Everyday people are feeling effects of climate change, says scientist

Stanford University scientist Rob Jackson on Thursday said that everyday people across the U.S. have started to feel the impacts of climate change, citing natural disasters like wildfires as well as rising sea levels. 

"Real people, everyday people are seeing the effects of climate change right now," Jackson, the chairman of the Global Carbon Project, told Hill.TV's Krystal Ball and Saagar Enjeti on "Rising." 

"The damage from Sandy wasn't terrible just because it was a bad hurricane. It was terrible because water started higher than it would otherwise have been," he continued, referring to the hurricane that impacted New York and New Jersey in 2012. 

"Look at my summer here in California. We had air pollution like we have never seen before in the Bay Area, and in cities like Sacramento," he said. "That's attributable to fires. We had the worst fire, the largest fire on record this fall. We had the most catastrophic fire that just went out a few weeks ago."

"Climate change is playing a role. The western U.S., western Canada is seeing more fires, larger fires than we know of ever before. That's because our summers are hotter, and other factors are changing with our winds," Jackson said. 

A study released on Wednesday from the Global Carbon Project, which was co-authored by Jackson, found that carbon emissions in the atmosphere could increase by over 2 percent in 2018 alone. 
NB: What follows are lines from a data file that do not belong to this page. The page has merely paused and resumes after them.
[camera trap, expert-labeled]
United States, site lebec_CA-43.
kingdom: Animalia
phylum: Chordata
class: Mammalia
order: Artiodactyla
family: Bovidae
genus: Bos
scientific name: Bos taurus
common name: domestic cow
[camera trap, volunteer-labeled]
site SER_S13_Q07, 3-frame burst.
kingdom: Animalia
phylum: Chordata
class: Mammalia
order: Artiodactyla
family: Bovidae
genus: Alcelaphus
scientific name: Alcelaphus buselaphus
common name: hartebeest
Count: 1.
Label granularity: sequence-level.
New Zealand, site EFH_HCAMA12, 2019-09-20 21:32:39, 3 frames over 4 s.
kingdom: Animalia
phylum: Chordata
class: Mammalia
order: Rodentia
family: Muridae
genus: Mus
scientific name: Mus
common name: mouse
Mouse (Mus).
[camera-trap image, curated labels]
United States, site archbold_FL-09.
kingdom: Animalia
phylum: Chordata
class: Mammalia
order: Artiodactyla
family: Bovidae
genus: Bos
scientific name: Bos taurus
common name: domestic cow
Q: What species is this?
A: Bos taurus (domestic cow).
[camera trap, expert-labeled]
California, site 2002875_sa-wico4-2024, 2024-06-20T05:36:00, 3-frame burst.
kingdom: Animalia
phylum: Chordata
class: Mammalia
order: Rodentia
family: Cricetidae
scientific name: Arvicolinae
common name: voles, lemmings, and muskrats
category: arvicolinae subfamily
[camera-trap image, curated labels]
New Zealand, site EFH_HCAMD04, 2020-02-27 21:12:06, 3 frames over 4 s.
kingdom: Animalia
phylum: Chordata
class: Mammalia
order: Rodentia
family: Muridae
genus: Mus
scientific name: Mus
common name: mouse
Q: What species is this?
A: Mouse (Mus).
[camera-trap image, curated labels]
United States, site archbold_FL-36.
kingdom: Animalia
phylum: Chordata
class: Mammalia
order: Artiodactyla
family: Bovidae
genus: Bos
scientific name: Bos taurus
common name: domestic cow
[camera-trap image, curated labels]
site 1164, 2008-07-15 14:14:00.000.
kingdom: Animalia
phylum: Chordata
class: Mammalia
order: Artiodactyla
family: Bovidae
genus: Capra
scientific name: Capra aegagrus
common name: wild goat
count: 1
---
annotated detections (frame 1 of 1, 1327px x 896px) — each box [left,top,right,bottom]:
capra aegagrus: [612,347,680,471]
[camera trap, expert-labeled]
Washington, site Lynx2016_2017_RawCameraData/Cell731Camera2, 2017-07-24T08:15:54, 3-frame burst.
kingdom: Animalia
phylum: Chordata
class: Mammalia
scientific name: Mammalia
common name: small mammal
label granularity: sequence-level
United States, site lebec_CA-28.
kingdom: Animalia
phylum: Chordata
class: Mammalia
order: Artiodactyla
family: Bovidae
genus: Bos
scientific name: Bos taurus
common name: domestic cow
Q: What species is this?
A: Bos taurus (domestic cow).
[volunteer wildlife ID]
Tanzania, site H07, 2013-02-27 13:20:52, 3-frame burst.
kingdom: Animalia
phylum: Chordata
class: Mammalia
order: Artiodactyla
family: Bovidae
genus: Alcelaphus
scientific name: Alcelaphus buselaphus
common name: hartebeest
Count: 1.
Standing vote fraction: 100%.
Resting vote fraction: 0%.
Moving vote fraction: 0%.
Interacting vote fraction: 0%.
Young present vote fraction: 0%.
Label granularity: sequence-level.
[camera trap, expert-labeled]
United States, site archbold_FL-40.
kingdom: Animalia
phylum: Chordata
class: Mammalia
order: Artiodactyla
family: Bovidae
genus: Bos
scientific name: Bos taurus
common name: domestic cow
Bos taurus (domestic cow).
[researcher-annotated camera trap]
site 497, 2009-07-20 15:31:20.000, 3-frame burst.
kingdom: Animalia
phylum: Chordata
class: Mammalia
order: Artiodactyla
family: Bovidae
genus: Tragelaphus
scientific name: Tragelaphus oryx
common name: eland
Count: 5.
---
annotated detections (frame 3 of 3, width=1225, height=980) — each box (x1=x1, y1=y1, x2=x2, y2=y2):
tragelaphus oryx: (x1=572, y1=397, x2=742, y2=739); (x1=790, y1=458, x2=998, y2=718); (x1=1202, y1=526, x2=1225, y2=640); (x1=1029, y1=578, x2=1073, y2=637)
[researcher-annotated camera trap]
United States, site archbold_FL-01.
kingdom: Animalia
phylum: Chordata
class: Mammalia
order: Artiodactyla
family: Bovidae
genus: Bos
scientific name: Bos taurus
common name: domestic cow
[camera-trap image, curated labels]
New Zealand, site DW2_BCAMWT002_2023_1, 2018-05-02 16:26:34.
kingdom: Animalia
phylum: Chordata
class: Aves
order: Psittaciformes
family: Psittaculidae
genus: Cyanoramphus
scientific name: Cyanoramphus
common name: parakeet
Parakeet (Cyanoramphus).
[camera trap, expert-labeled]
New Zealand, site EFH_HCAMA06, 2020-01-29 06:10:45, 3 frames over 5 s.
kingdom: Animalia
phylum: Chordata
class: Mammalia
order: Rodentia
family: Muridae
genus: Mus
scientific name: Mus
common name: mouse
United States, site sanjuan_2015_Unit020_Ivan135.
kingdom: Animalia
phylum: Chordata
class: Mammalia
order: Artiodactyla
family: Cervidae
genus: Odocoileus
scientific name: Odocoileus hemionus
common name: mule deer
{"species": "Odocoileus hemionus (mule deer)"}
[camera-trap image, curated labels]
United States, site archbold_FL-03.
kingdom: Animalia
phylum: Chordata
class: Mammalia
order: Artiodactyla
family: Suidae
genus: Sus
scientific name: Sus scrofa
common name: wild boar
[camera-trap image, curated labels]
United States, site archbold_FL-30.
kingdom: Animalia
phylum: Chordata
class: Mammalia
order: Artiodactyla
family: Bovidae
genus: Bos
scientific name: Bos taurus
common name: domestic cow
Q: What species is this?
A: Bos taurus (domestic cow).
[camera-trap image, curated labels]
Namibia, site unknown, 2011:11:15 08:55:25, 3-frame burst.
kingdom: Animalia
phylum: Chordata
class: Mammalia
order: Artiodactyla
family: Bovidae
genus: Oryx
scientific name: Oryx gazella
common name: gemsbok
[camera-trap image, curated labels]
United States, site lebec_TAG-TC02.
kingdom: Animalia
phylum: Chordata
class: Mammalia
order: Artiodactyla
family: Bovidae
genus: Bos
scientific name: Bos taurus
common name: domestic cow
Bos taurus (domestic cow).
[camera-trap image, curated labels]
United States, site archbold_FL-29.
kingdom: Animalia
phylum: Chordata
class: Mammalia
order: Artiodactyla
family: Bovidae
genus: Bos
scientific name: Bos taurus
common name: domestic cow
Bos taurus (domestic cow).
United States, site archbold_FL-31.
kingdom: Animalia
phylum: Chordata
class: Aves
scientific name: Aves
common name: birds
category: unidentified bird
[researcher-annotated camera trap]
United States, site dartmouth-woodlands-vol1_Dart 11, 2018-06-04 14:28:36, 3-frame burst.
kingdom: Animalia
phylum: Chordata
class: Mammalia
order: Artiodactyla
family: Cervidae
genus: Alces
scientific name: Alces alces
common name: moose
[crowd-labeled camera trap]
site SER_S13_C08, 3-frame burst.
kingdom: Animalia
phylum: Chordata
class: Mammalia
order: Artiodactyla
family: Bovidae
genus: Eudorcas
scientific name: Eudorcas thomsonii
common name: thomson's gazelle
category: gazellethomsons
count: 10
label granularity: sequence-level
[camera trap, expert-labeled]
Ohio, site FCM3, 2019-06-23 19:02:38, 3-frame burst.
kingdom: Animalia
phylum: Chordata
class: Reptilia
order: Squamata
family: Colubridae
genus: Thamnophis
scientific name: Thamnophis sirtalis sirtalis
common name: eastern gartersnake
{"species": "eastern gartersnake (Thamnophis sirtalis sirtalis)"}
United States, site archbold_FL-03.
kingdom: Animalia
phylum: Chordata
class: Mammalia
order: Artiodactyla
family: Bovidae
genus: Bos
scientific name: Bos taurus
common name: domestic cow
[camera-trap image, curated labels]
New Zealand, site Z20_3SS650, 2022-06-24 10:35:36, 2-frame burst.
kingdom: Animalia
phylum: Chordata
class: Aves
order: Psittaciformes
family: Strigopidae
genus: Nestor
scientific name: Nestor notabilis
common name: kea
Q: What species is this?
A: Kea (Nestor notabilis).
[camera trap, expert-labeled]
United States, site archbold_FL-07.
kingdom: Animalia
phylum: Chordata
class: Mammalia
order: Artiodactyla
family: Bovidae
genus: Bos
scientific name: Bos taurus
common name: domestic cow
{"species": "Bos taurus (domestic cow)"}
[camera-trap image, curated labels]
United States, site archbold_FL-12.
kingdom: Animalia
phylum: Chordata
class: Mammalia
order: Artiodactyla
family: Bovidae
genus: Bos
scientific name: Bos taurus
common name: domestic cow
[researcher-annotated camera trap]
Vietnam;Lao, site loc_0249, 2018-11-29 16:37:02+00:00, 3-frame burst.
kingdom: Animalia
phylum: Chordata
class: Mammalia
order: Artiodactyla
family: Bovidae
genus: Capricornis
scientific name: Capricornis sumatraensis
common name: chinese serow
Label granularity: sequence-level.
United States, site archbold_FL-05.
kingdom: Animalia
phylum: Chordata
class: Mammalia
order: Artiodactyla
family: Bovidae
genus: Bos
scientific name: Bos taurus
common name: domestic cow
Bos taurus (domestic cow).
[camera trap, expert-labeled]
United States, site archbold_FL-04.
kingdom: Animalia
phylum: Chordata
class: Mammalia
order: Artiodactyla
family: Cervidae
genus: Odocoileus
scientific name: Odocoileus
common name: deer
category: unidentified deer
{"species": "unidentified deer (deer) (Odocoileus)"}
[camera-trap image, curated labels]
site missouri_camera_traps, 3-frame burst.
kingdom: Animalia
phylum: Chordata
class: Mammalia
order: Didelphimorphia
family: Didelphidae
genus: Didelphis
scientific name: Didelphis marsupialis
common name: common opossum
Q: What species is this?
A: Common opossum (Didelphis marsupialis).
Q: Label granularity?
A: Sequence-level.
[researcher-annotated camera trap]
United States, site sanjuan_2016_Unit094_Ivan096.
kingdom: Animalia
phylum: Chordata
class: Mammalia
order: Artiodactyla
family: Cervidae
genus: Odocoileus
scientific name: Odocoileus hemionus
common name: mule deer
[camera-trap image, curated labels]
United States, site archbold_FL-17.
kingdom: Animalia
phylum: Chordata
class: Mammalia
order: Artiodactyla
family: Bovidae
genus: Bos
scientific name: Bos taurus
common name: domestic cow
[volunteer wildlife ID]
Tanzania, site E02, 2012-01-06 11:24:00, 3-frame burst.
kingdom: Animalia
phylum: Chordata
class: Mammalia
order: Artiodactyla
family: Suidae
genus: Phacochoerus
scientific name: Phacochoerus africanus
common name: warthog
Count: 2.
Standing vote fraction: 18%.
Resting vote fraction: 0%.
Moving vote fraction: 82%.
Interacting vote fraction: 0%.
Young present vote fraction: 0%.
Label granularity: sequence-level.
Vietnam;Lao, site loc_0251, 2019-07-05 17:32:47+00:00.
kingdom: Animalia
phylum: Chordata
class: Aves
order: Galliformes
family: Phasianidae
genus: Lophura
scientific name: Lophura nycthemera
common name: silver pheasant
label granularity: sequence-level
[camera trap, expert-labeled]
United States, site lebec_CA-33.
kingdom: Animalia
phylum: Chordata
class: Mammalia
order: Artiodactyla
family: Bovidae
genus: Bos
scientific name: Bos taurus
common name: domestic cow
The findings follow bombshell reports from the U.S. government and the United Nations showing the long-term effects of climate change. 

The United Nations Intergovernmental Panel on Climate Change released a report in October that warned some of the effects of climate change could be irreversible in 12 years, while the U.S. government released a report last month that found climate change would shrink the U.S. economy by the end of the century.